GIVEN PROBLEM 1
Pull out every line of the entries below that contains the string "tabs", copying each one in full. Case counts.
## Start EXTRACT TO READ
The Charlotte News

Wednesday, April 23, 1952

TWO EDITORIALS

Site Ed. Note: The front page reports, via Robert B. Tuckman, that allied truce negotiators accused the Communists this date of dodging the primary issues regarding truce supervision, the allied demand for a ban on repairing of military airfields during the truce and the Communist insistence on nomination of Russia as a neutral nation for purposes of inspecting the truce. The allies had proposed that only four nations, rather than six, be included as the neutral inspection nations, excluding Russia. The North Korean negotiator continued to insist, however, that Russia met the qualifications of a neutral nation. He said that the ban on airfield repair could be settled by both sides adhering to agreements not to bring additional military equipment, including aircraft, into Korea during an armistice. The U.N. negotiator responded that the Communists continued to evade the airfield issue. The session lasted only 19 minutes.

The other staff officers meeting, regarding the prisoner exchange issue of voluntary repatriation, lasted two hours, and there was no report of what had occurred.

Both groups would meet again the following day.

In the ground war, light patrol contacts and probes interrupted otherwise quiet on the first anniversary of a major offensive by the Communists.

Allied warplanes continued saturation raids on enemy supply lines and there was no Communist jet opposition.

Navy headquarters in Tokyo said that allied warships and carrier-based planes had hit North Korea's east coast on Tuesday with the hardest attack in months.

The Defense Department announced that U.S. battle casualties in Korea had reached 107,668, an increase of 295 since the previous week, 50 of whom had been killed in action and 249 wounded, while the number of missing had been reduced by four.

During a hearing before the Senate Labor Committee, Senator Wayne Morse of Oregon accused the steel industry and other big business this date of trying to implement a "feudal system" in the country, as the Administration took two more steps toward implementing a pay increase in the Government-seized steel industry. United Steelworkers president Philip Murray joined Senator Morse's denunciation. The White House announced that the National Advisory Board on Mobilization Policy, comprised of representatives from industry, labor, agriculture and the public, had decided that the recommendations by the Wage Stabilization Board regarding pay increases for the steelworkers had been reasonable. Secretary of Commerce Charles Sawyer, in charge of the steel mills during the seizure, announced that as soon as he received definite wage and price recommendations from Economic Stabilizer Roger Putnam, he would carry them immediately to the President for approval.
## End EXTRACT TO READ
## Start STORED RECORDS
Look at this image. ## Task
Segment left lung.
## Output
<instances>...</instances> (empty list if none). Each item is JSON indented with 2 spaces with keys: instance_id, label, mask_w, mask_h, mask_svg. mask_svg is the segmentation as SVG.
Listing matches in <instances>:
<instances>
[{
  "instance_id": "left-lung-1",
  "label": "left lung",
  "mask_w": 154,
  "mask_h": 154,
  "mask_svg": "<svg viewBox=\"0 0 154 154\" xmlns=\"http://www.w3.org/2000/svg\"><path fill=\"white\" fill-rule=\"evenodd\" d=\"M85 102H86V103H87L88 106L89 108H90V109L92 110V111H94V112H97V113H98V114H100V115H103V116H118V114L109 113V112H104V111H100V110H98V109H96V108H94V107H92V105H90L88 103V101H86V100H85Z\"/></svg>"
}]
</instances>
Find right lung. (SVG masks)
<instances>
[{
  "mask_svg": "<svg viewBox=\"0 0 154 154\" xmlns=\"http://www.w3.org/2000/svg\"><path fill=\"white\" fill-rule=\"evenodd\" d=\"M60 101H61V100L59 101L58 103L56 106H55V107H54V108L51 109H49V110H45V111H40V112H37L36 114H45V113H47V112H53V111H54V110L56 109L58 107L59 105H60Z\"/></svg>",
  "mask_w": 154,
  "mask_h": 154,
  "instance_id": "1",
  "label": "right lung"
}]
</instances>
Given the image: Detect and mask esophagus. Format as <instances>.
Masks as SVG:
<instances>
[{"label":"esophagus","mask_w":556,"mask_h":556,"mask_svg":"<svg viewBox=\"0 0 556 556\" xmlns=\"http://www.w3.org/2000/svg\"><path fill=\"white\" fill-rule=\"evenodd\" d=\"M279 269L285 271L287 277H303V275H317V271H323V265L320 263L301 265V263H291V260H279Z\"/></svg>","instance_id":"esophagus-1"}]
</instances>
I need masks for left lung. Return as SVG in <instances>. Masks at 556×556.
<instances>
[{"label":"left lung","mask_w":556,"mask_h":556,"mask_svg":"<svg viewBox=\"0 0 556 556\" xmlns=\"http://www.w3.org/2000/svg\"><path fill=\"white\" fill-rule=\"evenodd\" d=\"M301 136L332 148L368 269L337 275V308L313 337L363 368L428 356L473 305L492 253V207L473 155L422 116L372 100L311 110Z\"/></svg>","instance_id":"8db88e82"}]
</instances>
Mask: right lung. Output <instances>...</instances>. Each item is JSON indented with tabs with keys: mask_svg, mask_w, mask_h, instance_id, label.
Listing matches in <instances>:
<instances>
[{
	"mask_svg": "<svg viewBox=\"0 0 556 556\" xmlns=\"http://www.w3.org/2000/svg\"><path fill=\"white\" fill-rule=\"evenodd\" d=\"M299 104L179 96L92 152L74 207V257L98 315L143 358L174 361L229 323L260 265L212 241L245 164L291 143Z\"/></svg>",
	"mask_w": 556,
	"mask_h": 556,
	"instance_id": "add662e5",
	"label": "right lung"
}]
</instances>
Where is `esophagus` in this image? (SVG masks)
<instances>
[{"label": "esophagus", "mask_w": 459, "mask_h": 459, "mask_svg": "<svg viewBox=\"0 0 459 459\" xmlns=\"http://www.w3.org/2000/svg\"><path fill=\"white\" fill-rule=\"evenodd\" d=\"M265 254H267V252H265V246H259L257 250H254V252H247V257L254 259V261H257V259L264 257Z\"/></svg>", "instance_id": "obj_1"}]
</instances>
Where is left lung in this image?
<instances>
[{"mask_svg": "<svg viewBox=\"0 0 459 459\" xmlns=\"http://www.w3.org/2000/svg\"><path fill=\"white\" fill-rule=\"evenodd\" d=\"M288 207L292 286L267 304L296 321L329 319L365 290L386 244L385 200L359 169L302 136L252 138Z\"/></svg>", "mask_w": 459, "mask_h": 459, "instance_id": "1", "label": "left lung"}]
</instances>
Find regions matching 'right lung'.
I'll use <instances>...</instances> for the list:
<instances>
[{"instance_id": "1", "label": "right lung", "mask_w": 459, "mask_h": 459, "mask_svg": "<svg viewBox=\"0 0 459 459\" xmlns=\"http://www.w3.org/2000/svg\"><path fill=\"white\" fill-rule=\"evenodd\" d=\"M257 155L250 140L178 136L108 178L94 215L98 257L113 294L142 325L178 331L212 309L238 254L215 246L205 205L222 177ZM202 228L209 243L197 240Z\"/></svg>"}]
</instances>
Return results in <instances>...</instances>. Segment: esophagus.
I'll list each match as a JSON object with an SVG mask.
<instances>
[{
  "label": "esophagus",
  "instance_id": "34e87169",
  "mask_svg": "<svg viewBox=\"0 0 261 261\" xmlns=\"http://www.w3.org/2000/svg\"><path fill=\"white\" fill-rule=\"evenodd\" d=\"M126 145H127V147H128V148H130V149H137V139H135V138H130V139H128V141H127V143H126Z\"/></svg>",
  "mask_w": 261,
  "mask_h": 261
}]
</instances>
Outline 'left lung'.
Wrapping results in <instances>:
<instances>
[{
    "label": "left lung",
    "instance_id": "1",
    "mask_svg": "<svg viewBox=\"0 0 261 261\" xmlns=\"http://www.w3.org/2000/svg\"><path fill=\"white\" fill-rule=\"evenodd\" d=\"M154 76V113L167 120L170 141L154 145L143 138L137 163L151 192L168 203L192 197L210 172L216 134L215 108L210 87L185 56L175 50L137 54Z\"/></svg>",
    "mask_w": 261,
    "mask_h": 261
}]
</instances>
## End STORED RECORDS
## Start STORED RECORDS
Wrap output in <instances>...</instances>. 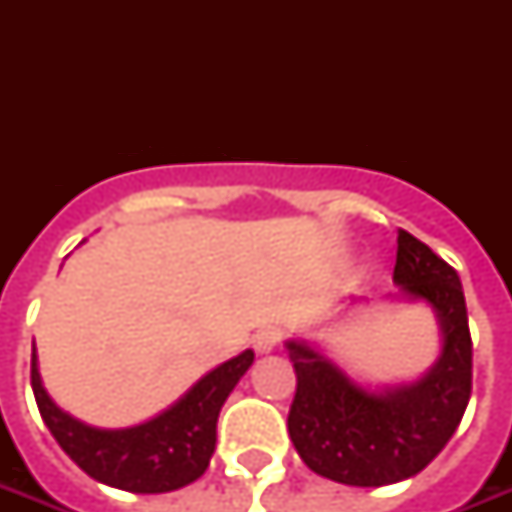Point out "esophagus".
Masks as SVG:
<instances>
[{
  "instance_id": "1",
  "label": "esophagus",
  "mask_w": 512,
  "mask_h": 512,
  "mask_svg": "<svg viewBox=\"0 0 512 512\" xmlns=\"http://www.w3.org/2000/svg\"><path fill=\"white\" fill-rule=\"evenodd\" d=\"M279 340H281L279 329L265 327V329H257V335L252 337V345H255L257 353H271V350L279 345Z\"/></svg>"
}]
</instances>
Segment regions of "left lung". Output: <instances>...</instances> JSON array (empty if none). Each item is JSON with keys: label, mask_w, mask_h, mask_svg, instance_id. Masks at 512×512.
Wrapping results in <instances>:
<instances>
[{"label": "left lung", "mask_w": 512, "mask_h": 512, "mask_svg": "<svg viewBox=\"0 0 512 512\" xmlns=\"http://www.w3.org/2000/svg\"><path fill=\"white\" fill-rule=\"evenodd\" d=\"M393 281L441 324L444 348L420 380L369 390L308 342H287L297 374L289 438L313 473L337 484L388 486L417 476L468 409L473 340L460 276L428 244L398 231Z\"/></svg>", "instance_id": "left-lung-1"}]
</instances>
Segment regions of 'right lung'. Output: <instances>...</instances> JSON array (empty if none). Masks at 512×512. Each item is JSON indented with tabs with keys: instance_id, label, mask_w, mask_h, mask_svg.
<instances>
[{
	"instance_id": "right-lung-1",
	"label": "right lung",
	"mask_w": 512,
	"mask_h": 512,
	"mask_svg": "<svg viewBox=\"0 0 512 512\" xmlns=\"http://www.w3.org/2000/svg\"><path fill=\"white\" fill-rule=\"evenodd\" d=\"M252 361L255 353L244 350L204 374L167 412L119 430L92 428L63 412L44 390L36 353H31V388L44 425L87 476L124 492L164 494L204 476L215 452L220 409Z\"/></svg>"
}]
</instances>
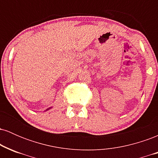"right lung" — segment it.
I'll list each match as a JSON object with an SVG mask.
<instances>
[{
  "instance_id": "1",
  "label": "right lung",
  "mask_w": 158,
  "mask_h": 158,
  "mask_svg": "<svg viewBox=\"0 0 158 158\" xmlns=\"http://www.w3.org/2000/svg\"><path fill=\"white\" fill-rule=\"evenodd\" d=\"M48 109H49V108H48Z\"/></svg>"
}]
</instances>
## End STORED RECORDS
## Start STORED RECORDS
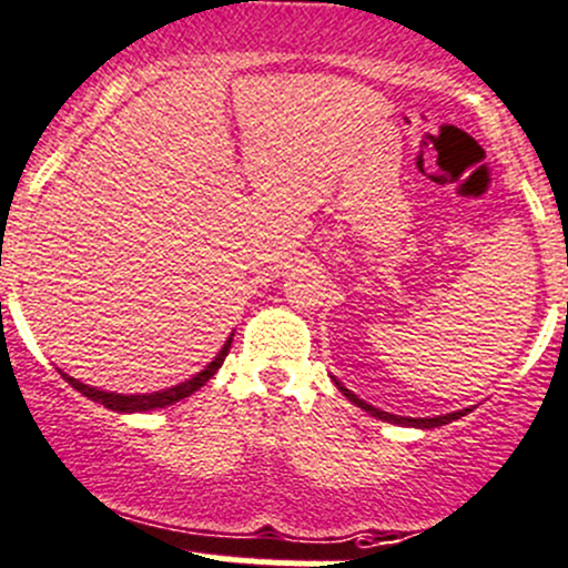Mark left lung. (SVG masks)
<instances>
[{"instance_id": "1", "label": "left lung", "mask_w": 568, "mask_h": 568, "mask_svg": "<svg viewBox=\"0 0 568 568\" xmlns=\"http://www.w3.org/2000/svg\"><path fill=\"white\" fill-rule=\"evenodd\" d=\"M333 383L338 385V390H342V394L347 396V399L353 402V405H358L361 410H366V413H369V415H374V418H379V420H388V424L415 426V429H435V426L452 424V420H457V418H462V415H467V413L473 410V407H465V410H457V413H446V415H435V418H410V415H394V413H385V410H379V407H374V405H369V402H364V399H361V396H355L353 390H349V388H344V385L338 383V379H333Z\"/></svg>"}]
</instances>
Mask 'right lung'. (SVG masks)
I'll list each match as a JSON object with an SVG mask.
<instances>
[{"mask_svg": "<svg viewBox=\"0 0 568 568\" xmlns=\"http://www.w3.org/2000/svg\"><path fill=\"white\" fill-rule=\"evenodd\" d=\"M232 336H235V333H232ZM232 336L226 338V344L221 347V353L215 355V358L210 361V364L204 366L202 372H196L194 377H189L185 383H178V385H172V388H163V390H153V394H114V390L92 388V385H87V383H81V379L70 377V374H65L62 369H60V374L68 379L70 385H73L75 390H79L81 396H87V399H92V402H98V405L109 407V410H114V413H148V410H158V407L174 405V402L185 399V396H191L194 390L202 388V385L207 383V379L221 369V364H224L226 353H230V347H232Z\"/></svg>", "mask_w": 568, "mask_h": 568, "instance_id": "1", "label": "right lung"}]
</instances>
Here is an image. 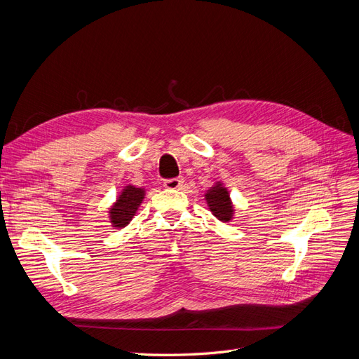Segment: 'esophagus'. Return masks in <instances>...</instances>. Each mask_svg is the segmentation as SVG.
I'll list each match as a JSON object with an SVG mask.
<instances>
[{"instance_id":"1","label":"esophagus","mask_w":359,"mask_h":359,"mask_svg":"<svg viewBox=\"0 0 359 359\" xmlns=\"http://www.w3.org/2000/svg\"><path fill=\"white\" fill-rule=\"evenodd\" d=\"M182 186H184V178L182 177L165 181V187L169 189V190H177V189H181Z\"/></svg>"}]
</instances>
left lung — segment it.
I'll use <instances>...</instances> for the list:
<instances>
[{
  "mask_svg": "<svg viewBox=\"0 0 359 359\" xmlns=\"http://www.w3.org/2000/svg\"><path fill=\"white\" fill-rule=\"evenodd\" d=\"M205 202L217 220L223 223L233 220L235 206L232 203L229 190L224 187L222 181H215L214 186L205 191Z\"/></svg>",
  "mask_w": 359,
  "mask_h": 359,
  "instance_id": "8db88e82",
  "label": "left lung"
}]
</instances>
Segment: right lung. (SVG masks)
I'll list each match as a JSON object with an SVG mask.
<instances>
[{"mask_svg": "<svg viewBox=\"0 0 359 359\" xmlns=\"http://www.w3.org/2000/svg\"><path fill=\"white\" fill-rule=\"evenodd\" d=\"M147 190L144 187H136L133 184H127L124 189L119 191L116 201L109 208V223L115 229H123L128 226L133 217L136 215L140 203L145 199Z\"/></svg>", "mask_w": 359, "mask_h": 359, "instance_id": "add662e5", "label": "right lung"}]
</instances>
## End STORED RECORDS
GIVEN PROBLEM 2
Answer these questions about the Charlotte News summary from April 23, 1952:
(a) How many neutral inspection nations did the allies propose?
(b) What total of U.S. battle casualties in Korea did the Defense Department announce?
(c) Which senator accused the steel industry of trying to implement a "feudal system"?

ANSWER 1
Mask: right lung. Output <instances>...</instances>. Each item is JSON indented with tabs with keys: mask_svg, mask_w, mask_h, instance_id, label.
Segment regions of 'right lung'. Output: <instances>...</instances> JSON array (empty if none). Masks at 512×512. Each item is JSON indented with tabs with keys: instance_id, label, mask_w, mask_h, mask_svg.

ANSWER 2
(a) Four nations, rather than six.
(b) 107,668.
(c) Senator Wayne Morse of Oregon.